» SUPPLIED PASSAGE:
Basically, it means using a brush that is lightly loaded and brushing whatever it is you're painting with a light hand. What happens is, raised surfaces pick up the paint and are highlighted whereas low areas are missed and tend to keep the base color you used.

The other technique which gets at the low points in a sculpture is to brush on a diluted paint, then immediately dab or wipe to remove the paint from the raised areas.

Here's a picture of a papier mache corpsed skull I just did for Spooky1 that used both techniques:


----------



## DaGhoulies (Oct 11, 2009)

Roxy, thank you for clearing that up for me. I will definately utilize that technique when I am painting my zom-b head and hands. I have already constructed a hand using the pen casings, wire hangers, latex and cotton balls method. I will get a pic of it and post it to this thread as well. Thank you again for the info and the GREAT example to look at!


----------



## DaGhoulies (Oct 11, 2009)

I just took these pics and uploaded them to the forums. I actually made this hand last year. It was my second home made project. The first was "Bloody Buck" my version of the corpsed blucky. I found the method for using latex, cotton, bic pen cases, pvc and wire hangers from the mosters list of halloween projects. I cant remember the link from Monster list. As I worked on the hand I discovered a method for creating veins from latex left overs and utilizing them in the hand. I probably could have added more veins but would have had to have been a little smarter about what I was doing. Im actually so slow that I just now figured out what I should have done to make more without relying on left over, dried latex.

Here are some pics of the hand.










veins and wrist bone are visible in this pic


----------



## Uruk-Hai (Nov 4, 2006)

Most excellent! The head and the hands both look great. The hand actually looks like the facehugger from Alien. Cool!


----------



## fick209 (Aug 31, 2009)

Great job, those hands rock!


----------



## DaGhoulies (Oct 11, 2009)

Thanks to you both! 

Now that I look at the hand, it does look like the alien facegrabber.

» EXERCISE TASKS:
**A.** Reproduce verbatim the part of the prop-painting thread that opens with the words containing "Basically, it means" and closes with "the raised areas.".
**B.** Translate this sentence from the prop-painting thread into Spanish: "The other technique which gets at the low points in a sculpture is to brush on a diluted paint, then immediately dab or wipe to remove the paint from the raised areas."

» DATA EXCERPT:
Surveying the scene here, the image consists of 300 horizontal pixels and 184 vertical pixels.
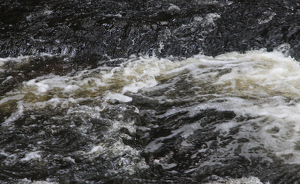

» TASK ANSWERS:
**A.**
Basically, it means using a brush that is lightly loaded and brushing whatever it is you're painting with a light hand. What happens is, raised surfaces pick up the paint and are highlighted whereas low areas are missed and tend to keep the base color you used.

The other technique which gets at the low points in a sculpture is to brush on a diluted paint, then immediately dab or wipe to remove the paint from the raised areas.

**B.** La otra técnica, que llega a los puntos bajos de una escultura, consiste en aplicar con pincel una pintura diluida y luego, de inmediato, dar toques o limpiar para quitar la pintura de las zonas en relieve.